Petugas Haji Terapkan SOP Ketat, Katering Jemaah Indonesia Wajib Lolos Test Food

Petugas Haji Terapkan SOP Ketat, Katering Jemaah Indonesia Wajib Lolos Test Food

Berita Utama | inews | Kamis, 30 April 2026 - 14:26
share

MAKKAH, iNews.id – Otoritas Daerah Kerja (Daker) Makkah menerapkan Standar Operasional Prosedur (SOP) super ketat bagi seluruh perusahaan penyedia katering jemaah haji. Langkah ini diambil sebagai mitigasi risiko kesehatan fatal akibat kelalaian dapur distribusi logistik.

Pengawasan berlapis ini mulai diintensifkan menjelang pendaratan 12 kloter perdana jemaah haji dari Madinah pada Kamis (30/4/2026). PPIH Daker Makkah mewajibkan proses pengetesan sampel makanan sebelum armada katering diperbolehkan mendistribusikannya ke permukiman jemaah.

Pengecekan sampel harian tersebut langsung dieksekusi oleh Seksi Konsumsi Panitia Penyelenggara Ibadah Haji (PPIH) Arab Saudi. Pemeriksaan difokuskan pada uji kualitas rasa, tingkat kematangan, dan higienitas menu nusantara yang disajikan.

"Jadi dalam SOP-nya, setiap kali pihak dapur itu menyediakan atau memasak makanan, itu nanti ada sampel yang diserahkan ke kantor Daker," ujar Kepala Daker Makkah, Ihsan Faisal.

Ihsan menegaskan filter kualitas ini tidak memberikan toleransi sedikit pun bagi penyedia katering yang berani bermain-main dengan standar. Salah satu dapur yang telah lolos inspeksi adalah Dapur Ahlazat di wilayah Misfalah.

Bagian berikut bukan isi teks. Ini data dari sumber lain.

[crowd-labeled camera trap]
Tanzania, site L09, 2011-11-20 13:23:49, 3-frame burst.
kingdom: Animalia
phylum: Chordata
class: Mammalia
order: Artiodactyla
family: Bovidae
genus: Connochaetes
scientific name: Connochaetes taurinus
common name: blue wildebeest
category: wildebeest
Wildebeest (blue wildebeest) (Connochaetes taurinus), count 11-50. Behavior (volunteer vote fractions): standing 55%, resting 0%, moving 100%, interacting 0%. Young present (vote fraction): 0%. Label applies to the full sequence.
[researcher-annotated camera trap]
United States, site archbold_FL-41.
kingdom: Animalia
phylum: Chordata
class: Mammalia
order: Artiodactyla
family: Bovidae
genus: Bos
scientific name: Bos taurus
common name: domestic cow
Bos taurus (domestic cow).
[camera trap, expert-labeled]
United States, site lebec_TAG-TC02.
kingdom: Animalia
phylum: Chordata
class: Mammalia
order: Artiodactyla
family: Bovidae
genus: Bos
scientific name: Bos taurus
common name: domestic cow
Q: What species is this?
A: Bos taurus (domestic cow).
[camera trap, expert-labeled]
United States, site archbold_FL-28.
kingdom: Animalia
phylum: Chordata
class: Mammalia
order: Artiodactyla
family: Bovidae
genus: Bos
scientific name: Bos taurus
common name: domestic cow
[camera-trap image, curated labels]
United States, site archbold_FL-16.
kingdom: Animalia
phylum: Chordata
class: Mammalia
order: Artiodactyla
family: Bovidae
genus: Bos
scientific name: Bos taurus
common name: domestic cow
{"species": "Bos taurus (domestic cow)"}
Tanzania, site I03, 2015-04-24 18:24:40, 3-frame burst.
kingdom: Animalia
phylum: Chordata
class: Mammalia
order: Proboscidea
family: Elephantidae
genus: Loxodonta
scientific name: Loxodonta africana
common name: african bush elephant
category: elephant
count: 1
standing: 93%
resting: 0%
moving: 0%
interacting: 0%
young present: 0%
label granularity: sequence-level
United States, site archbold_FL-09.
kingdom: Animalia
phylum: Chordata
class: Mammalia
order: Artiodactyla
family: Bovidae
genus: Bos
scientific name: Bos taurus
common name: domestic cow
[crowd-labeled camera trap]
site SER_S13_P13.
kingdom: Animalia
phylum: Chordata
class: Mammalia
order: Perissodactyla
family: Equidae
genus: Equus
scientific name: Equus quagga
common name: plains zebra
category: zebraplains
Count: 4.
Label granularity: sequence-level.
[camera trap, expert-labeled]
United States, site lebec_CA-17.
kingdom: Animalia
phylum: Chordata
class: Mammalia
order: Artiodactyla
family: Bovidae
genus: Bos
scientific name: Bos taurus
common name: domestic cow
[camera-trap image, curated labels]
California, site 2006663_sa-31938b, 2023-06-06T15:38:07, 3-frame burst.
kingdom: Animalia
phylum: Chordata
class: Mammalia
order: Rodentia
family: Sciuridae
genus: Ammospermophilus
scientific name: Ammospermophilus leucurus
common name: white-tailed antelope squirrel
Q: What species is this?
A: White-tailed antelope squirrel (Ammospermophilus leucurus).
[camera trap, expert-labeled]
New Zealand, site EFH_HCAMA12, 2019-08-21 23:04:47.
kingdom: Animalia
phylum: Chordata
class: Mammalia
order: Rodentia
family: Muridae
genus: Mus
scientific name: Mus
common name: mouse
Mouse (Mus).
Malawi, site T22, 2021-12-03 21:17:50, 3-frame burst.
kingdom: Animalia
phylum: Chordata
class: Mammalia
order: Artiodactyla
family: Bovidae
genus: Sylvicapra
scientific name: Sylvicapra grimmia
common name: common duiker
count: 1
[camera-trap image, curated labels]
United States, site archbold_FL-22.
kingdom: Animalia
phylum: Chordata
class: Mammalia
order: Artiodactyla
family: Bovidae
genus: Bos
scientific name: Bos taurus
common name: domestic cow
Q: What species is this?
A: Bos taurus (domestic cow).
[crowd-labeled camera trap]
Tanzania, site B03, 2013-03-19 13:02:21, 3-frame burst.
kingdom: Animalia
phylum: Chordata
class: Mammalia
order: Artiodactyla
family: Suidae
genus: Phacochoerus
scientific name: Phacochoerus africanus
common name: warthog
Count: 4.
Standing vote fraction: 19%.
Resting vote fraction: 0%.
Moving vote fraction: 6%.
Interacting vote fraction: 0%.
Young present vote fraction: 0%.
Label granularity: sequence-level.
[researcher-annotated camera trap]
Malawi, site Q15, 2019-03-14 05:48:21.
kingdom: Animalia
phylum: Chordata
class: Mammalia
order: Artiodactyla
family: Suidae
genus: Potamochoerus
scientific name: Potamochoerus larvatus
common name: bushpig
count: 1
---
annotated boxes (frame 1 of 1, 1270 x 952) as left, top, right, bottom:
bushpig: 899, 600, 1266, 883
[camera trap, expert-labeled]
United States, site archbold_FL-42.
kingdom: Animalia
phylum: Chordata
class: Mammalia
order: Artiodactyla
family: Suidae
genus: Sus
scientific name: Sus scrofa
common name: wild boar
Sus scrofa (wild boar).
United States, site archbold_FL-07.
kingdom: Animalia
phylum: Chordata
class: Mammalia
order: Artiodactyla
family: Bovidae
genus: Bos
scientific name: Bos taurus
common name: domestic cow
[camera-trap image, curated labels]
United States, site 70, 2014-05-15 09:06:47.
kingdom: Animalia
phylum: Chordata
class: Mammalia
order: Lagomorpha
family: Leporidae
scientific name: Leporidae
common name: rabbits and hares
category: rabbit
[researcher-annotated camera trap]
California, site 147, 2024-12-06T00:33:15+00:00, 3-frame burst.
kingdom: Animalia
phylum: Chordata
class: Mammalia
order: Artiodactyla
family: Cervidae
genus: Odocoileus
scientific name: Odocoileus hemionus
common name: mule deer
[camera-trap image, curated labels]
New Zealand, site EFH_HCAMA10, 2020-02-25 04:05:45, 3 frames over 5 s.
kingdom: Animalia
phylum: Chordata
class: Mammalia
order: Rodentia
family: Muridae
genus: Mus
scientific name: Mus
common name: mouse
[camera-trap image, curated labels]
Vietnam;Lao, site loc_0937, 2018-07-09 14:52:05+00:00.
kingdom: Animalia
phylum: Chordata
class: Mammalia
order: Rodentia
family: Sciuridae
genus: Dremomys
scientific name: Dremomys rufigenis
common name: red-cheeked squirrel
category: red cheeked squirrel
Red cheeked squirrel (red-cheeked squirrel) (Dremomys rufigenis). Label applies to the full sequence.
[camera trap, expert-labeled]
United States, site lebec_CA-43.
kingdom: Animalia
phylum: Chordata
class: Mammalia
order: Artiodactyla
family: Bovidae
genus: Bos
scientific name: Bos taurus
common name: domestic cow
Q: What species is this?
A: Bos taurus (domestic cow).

Fasilitas logistik berskala raksasa ini terbukti mampu memproduksi 6.150 porsi makanan dalam satu kali sesi operasional memasak. Kapasitas masif ini disiapkan untuk melayani jatah makan pagi, siang, dan malam secara konsisten tanpa henti.

Dengan jaminan mutu dari Daker Makkah, jemaah beserta keluarganya di Tanah Air tidak perlu mengkhawatirkan keamanan asupan konsumsi. Makanan yang diterima di kamar hotel dipastikan aman, sehat, dan memadai secara takaran nutrisi.

"Takaran atau pun gramasi dalam konsumsi itu insya Allah sudah sesuai dengan kebutuhan gizi, memenuhi standar minimal kebutuhan jemaah," tutur Ihsan.